Key Equations and Algorithms

• GRPO Advantage Estimation: $A_i$ is computed using a group of rewards $\{r_1,r_2,\dots ,r_G\}$ corresponding to outputs within each group. This relative advantage allows the policy to be optimized without a separate critic, utilizing the variance within the sampled group to normalize the signal.
• GRPO Objective Function: The policy model ${\pi }_{\theta }$ is optimized by maximizing an objective involving ${\pi }_{ref}$, $ϵ$, and $\beta$, where ${\pi }_{ref}$ serves as the reference policy and $\beta$ controls the KL penalty. The objective incorporates an unbiased estimator of the KL divergence directly added to the loss.
• PPO GAE Calculation: In PPO, advantages are typically computed by applying Generalized Advantage Estimation (GAE) based on rewards and a learned value model. This requires predicting the expected cumulative reward from the current position onward, which is challenging for long generation tasks.
• KL Penalty Formulation: In GRPO, an unbiased estimator of the KL divergence is added directly in the loss, whereas PPO adds a per-token KL penalty as a dense reward. This distinction in GRPO prevents implicit penalties on response length that might arise from cumulative KL penalties in PPO.
• RL Pipeline Execution: The algorithm follows a decoupled flow: Rollout (sampling) $\to$ Inference (reward models) $\to$ Rule-based Reward (code/format) $\to$ Training (loss/updates).

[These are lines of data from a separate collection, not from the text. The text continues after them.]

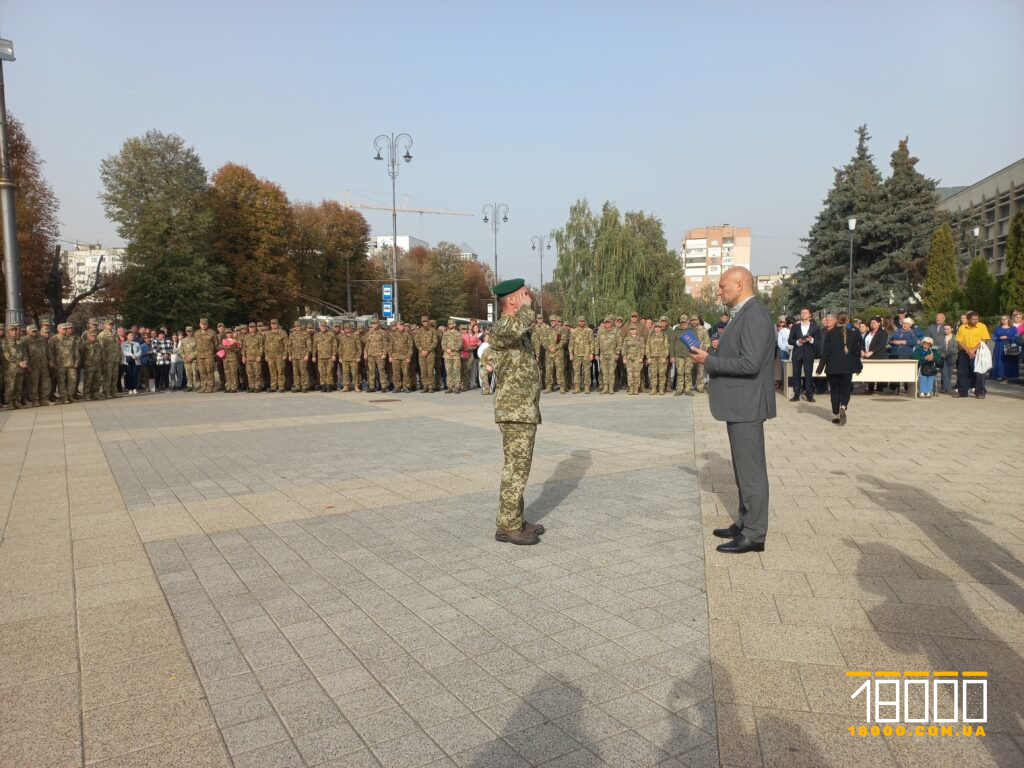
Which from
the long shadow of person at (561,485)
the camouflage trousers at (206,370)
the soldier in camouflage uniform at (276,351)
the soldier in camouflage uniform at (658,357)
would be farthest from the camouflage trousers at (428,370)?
the long shadow of person at (561,485)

The procedure includes automatic offloading of VRAM between modules to manage memory constraints effectively.

Key Claims and Findings

• SFT hinders models from exploring effective reasoning strategies because human responses often omit critical components like explicit reflection.
• GRPO outperforms PPO on the MATH task when PPO uses default parameters (e.g., $\lambda =0.95$), though careful tuning of $\lambda$ to 1.0 can make PPO performance comparable.
• Eliminating the value model in GRPO reduces memory and computational overhead while avoiding the difficulty of predicting final outcomes from intermediate steps in long chains-of-thought.
• PPO is highly sensitive to the GAE coefficient $\lambda$ and demands additional hyperparameter tuning compared to GRPO, which presents a more practical alternative for large-scale models.
• The decoupled RL infrastructure supports efficient training by overlapping rule-based reward execution with inference and training phases to hide latency.
• Periodic updates to the reference policy are necessary to balance exploration stability, preventing the trained policy from diverging significantly over thousands of training steps.

Terminology

• GRPO: Group Relative Policy Optimization; an RL algorithm that estimates advantages from group output scores instead of a value model.
• PPO: Proximal Policy Optimization; a standard RL algorithm that uses a value model and GAE to compute advantages for policy updates.
• SFT: Supervised Fine-Tuning; a post-training step refining pre-trained LLMs on curated datasets to align with specific tasks or standards.
• RLHF: Reinforcement Learning from Human Feedback; an RL approach where the reward function encodes human preferences to optimize model outputs.
• Value Model: A neural network component used in PPO to predict expected cumulative rewards, which increases memory overhead and is difficult to train for long reasoning tasks.
• Advantage ($A_i$): A metric computed in GRPO using group rewards $\{r_1,\dots ,r_G\}$ to determine the relative benefit of a specific output compared to the group average.
• MTP: Multi-Token Prediction; a technique used within the Rollout Module to accelerate decoding via self-speculative prediction.
• DualPipe: An algorithm integrated into the Training Module to achieve efficient pipeline parallelism, utilized previously in DeepSeek-V3 training.
• Reference Policy: A baseline policy ${\pi }_{ref}$ used to constrain the divergence of the training policy, updated periodically to maintain training stability.
• vLLM: An inference engine used in the Rollout Module to dispatch prompts across workers and manage memory for efficient sampling.